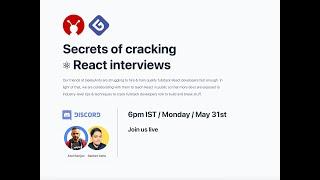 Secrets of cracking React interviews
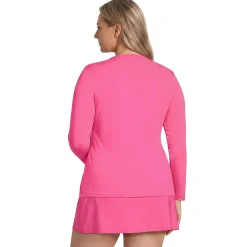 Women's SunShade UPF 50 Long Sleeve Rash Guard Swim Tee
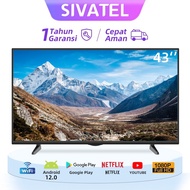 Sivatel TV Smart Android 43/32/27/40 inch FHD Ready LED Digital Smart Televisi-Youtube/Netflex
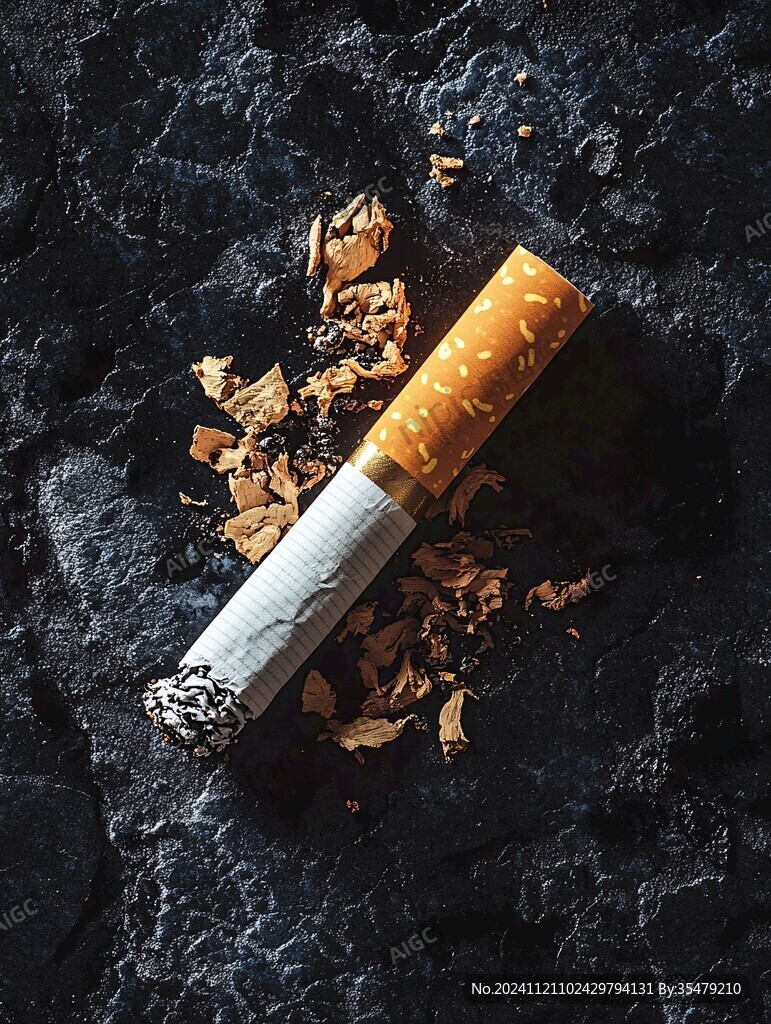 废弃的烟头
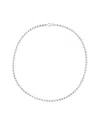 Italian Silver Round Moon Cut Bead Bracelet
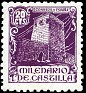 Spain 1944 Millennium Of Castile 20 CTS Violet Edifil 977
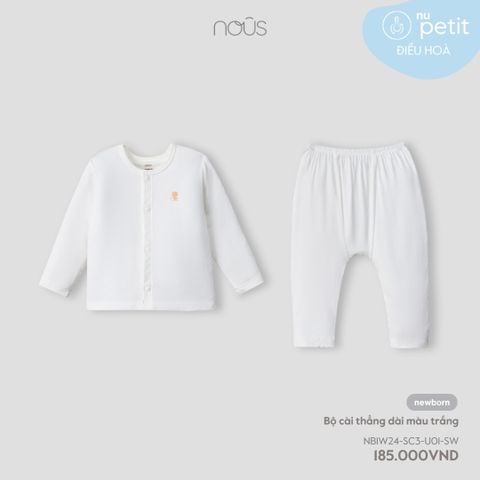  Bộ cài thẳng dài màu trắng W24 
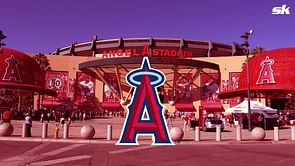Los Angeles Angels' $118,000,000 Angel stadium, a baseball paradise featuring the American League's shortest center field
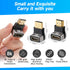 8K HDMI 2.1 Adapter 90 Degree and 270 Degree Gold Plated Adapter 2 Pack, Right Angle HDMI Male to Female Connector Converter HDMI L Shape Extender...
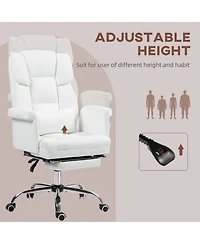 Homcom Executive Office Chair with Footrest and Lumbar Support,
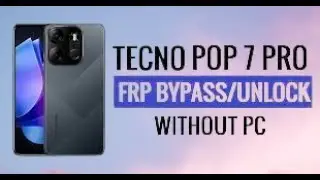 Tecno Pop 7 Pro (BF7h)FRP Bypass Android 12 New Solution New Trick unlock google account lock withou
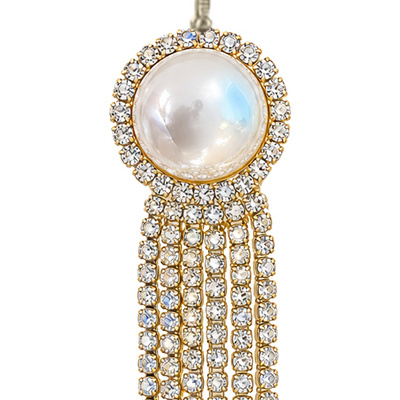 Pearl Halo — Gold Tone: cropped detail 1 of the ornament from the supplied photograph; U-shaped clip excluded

*-*-*

A word-for-word copy is needed of the lines from the line with "Homcom Executive Office" through the last line of the entries above, with both ends kept and the pictures dropped.

 Homcom Executive Office Chair with Footrest and Lumbar Support,
 Tecno Pop 7 Pro (BF7h)FRP Bypass Android 12 New Solution New Trick unlock google account lock withou
 Pearl Halo — Gold Tone: cropped detail 1 of the ornament from the supplied photograph; U-shaped clip excluded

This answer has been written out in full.